Clowns to the left of me....

----------


## acptulsa

> Are Rand and Ron against gay rights? Some things they have said would suggest they were.


What things?  Things that make you think they would 'give you no more rights' than any one else?

Correct.  No more rights than anyone else.  And no fewer either.  Someone wants to persecute you because you're gay?  They won't condone it.  You want to persecute someone for refusing to bake you a nude man cake for your dual bachelor party?  They won't condone that, either.

If you want to be free--no more free than any one else, mind you, but you want to truly be free and want everyone else to be free as well--the Pauls are for you.  If you want to lord something over someone else, they aren't for you.

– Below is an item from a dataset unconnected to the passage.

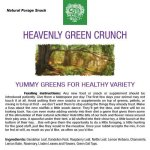 Small-Pet-Select-Heavenly-Green-Crunch-Herbal-Blend-0-0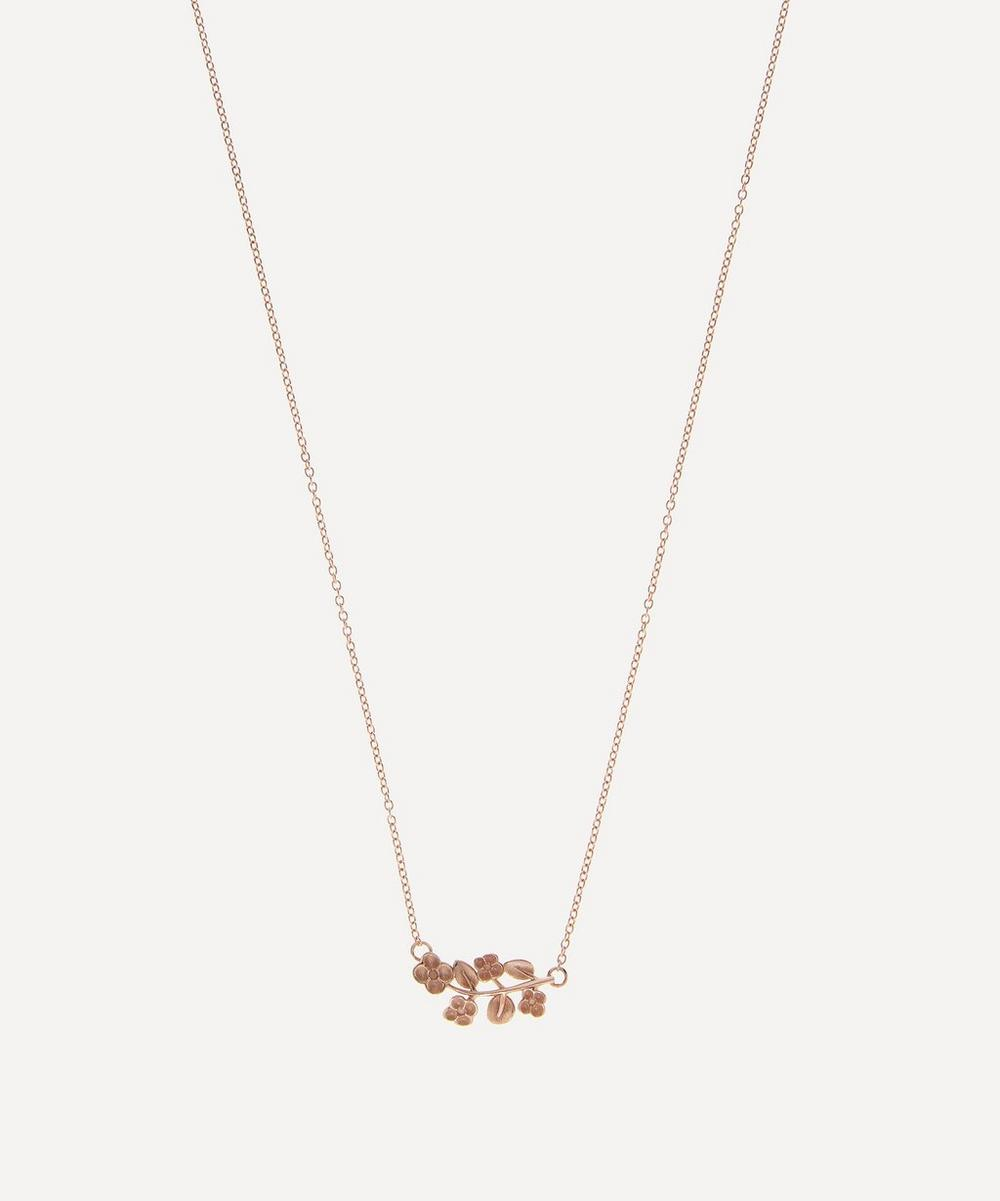 Liberty - Rose Gold Blossom Pendant Necklace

> 'Everybody is running around in circles, announcing that somebody's pinched their liberty.  Now the greatest aid that I know of  that anyone could give the world today would be a correct definition of "liberty".  What might be one class's liberty might be another class's poison.  I guess absolute liberty couldn't mean anything but that anybody can do anything they want to, any time they want to.  Well, any half-wit can tell you that wouldn't work.  So the question arises, "How much liberty can I get away with?"
> 
> 'Well, you can get no more liberty than you give.  That's my definition, but you got perfect liberty to work out your own.'--_Will Rogers_

----------


## osan

> Are Rand and Ron against gay rights? Some things they have said would suggest they were.


How could they, or anyone else, be for or against something that does not exist?

I do believe it would benefit people to use language more appropriately. Semantically speaking, the term "gay rights" refers to rights particular to gays.  Those rights, of course, do not exist.  There are, however, the _human rights_ to which all people hold claim, including gayfolk.  A more accurate term, then, might be "equal rights of gays".  Yes, it is more of a mouthful, but as I always reiterate unto the rolling eyes of many: words matter.  The ones we use and the ways in which we use them.  And, as I would have predicted even 30 years ago as a young man, "gay rights" has been derailed from its original use and meaning from "equal rights for gay people" to "special dispensations for gay people".  So sorry, but that fails most spectacularly, as do all those who subscribe to this ridiculous notion.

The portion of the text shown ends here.